Count the (Possible) Bugs in this Code

One sign of a good interface is the degree to which it encourages users to do the right thing and discourages users from doing the wrong thing. While a malicious or distracted or inexperienced user may still do things incorrectly, a good interface reduces that possibility.

It's possible—even advisable—to analyze buggy code to see if the bugs point to misfeatures in the interfaces. Plenty of bugs come from misunderstandings of requirements, but plenty of bugs lurk in interfaces which are unclear or difficult to use correctly.

Consider this snippet of code:

use Moose;

has 'summary', is => 'rw';

around summary => sub
{
    my ($orig, $self) = splice @_, 0, 2;
    return $self->$orig() unless @_;
    my $summary       = shift;

    return $self->$orig() unless length $summary;

    my $content = $self->remove_markup( $summary );
    return '' unless $content;

    $self->$orig( $content );
};

This snippet of Moose-based code declares an attribute named summary with an autogenerated accessor and mutator of $object->summary. It also wraps this autogenerated method with code to sanitize any data set through the mutator by removing markup.

Everything seems straightforward, but consider all of the parts of the interface which might go wrong. (This is not a criticism of Moose, which does the best it can; it's an exploration of language and API design which just happened to come up as I debugged some very buggy code I wrote.)

my ($orig, $self) = splice @_, 0, 2;

Perl 5's minimal argument handling nevertheless has some common idioms. One of those is that $self is the first argument to all instance methods. Is this an instance method? Sort of. It's also a wrapper around an instance method which may or may not need to redelegate to the wrapped method in various ways. Thus this wrapper needs access to the wrapped method somehow.

The Moose developers chose to provide the wrapped method as a code reference passed as the first argument to the wrapper, mostly because this is the least worst approach [ 1 ]. You can't really add syntax to Perl 5 within the scope of this wrapper even with Devel::Declare without rewriting the op tree of the method itself to get at the wrapped method somehow, because Perl 5's internals know nothing about this technique.
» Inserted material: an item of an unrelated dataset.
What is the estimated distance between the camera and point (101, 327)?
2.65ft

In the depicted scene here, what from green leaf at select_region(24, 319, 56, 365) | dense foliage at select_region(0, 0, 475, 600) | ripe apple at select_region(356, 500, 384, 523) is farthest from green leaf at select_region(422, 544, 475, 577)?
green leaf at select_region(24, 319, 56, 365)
Besides that, D::D is a heavy hammer to pull out.

(Again, sometimes adding syntax to Perl itself makes otherwise intractable problems simple.)
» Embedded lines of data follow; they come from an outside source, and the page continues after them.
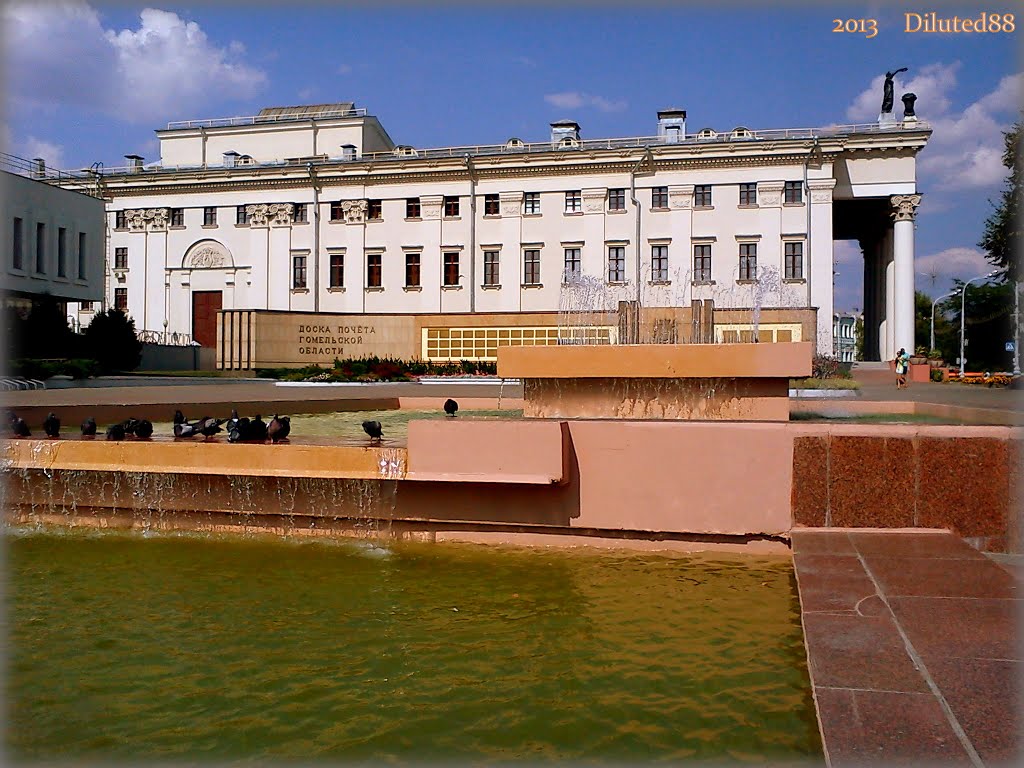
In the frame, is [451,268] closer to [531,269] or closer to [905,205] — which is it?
[531,269]

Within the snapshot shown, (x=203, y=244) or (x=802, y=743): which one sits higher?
(x=203, y=244)

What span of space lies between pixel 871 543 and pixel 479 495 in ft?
10.1

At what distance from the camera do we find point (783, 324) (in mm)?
37938

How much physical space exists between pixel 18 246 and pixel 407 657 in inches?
1555

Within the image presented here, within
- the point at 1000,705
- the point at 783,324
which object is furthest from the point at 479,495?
the point at 783,324

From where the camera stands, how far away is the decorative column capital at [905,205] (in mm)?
41062

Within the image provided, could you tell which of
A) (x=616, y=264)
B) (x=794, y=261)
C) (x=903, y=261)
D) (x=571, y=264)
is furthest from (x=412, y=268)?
(x=903, y=261)

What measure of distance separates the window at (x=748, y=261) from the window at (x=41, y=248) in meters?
32.2

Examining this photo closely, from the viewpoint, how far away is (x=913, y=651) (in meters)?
3.97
Passing this parameter at the end of @_ would lead to the even more awkward idiom of:

around 'summary' => sub
{
    my $orig = pop;
    my $self = shift;
    ...
};

The splice approach is the least worst way I've found to deal with the situation where I have variadic argument counts to differentiate between attribute access and attribute mutation.

One problem remains: this wrapper only matters for the mutation case. I'm starting to believe that variadic redispatch within user code is a code smell of the rotting vegetation variety.

If Perl 5 supported multiple dispatch even only on the number of arguments provided to a method, this code would not be a problem. The wrapper could apply only to the case where the method took one or more arguments and would leave the accessor case of zero arguments unmodified.

The most right solution in my case is to change the name of the mutator to set_summary()... except that that's only the obvious change in the local case. For the sake of consistency with the rest of the system, I ought to change every mutator's name to set_foo: a large change. It's worth doing, but I should have done it from the start, if I'd predicted that a strict separation between setting and getting were necessary to reduce the possibility of bugs in wrapped methods.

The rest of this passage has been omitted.